My premise project has definitely had its ups and downs. I started the project unsure of what direction I wanted to go down. I got stuck trying to find an idea I thought would work out. I internalized my thoughts a lot rather than actually trying to develop the project and experiment with designs and concepts. I started to become very worried as I felt like part of me had already given up on the project, and I was posting less frequently to my blog. I felt like this year was just going to be a repeat of last year. It was very frustrating as I could see myself getting worse and worse. I really had to think about my feelings towards the course, and if this was truly the right course for me. For so long I have neglected the 3D side of the course, which is silly considering that 3D is the main focus of Computer Animation Arts. I was very scared during this project because the ideas I wanted to explore, I shut them down without even trying to experiment with them, and my project was getting nowhere for months.
There were two conversations that really were the turning point for this project for me. One with Phil, where we discussed my relationship with 3D software and the course in general, and how I just need to dive into it before it's too late. The other conversation was with Alan, where I showed him some of my concept drawings, and he suggested that I should try using a different metaphor to visualize the theme I was trying to convey. This is where things started to make more sense to me. I suddenly had such a clear idea of what I wanted to make, and could actually sit down and work properly without feeling stuck. Of course, I was still extremely worried, as I had lost so much time and had to make up for it very quickly, but I started to actually enjoy the project.
At the interim crit, I was given the challenge of meeting the list of accomplishments I had stated that I would do in my presentation. Phil mentioned that my goals were not that ambitious for the average student, but they were ambitious for me, considering my past projects. I wanted nothing more than to prove to myself that I could achieve this.

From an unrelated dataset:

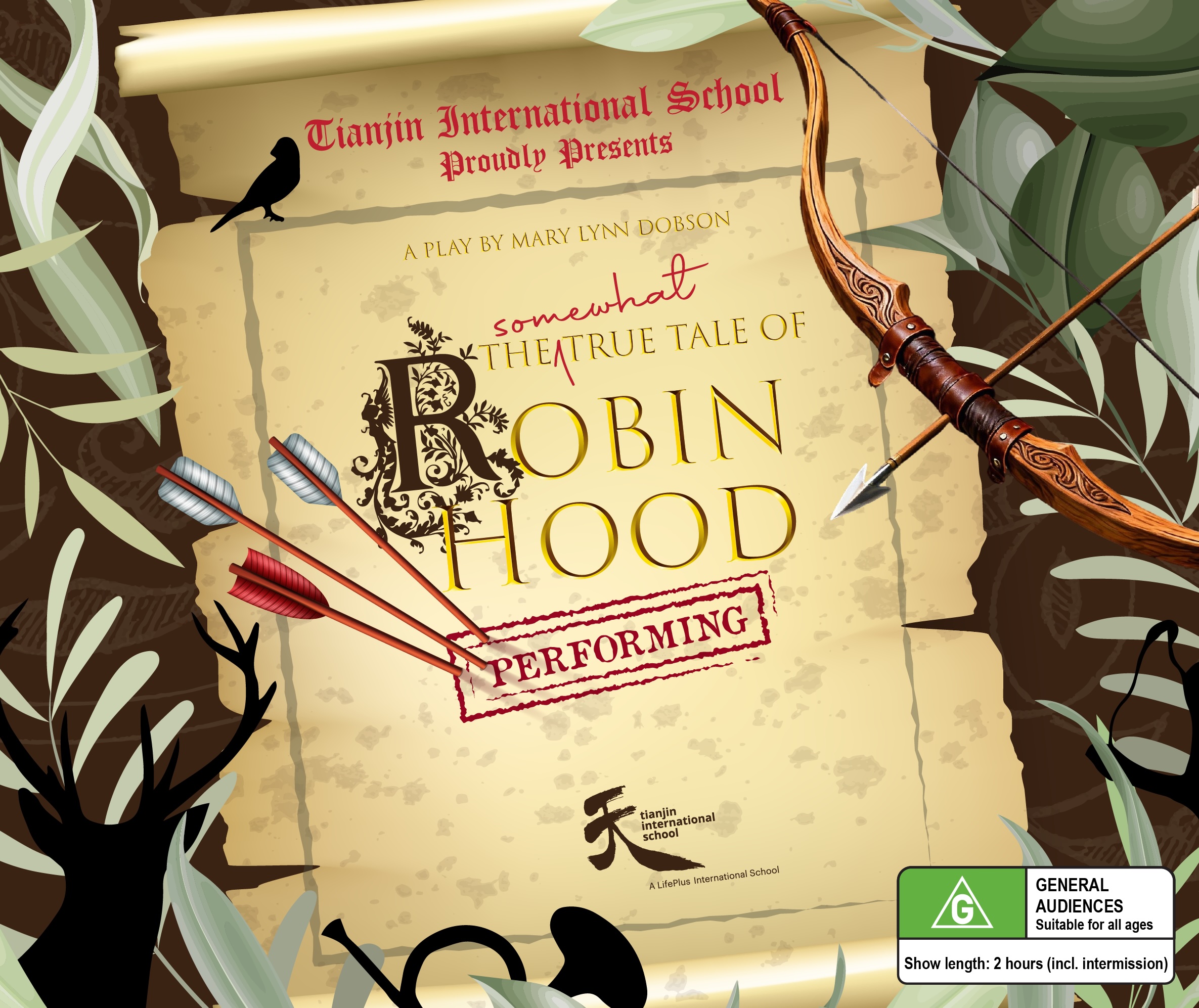 The Somewhat True Tale of Robin Hood 4/17 at 7p.m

I have finished the project feeling positive. I managed to complete most of the goals on my project commitment list, and the final crit left me feeling confident in my idea. I finally dived into 3D, even though my character is simple. It's taken a long time, but this is the first project I have completed where I truly feel proud and happy with my work. There's a lot I wish I could change, like how the project started, how I organized my time and also reading the brief properly/listening more as I completely forgot that film reviews and the magazine article were part of the premise project, and now It's too late to complete them. I wish I had gone to more one on one tutorials as that would have helped me out so much, especially at the beginning of the project. I didn't give myself time to add sound to my animatic, and I wish I had experimented in 3D/Maya more.
Although there's much I still need to improve on, I'm extremely proud of how far I've come. I looked back through my blog at my first try at the premise project, where I only had a few drawings and one very small interim crit presentation and compared it to my premise project from this year and I can see how much I have improved. I still have ways to go, but I'm finally starting to feel like I'm properly engaging in this course.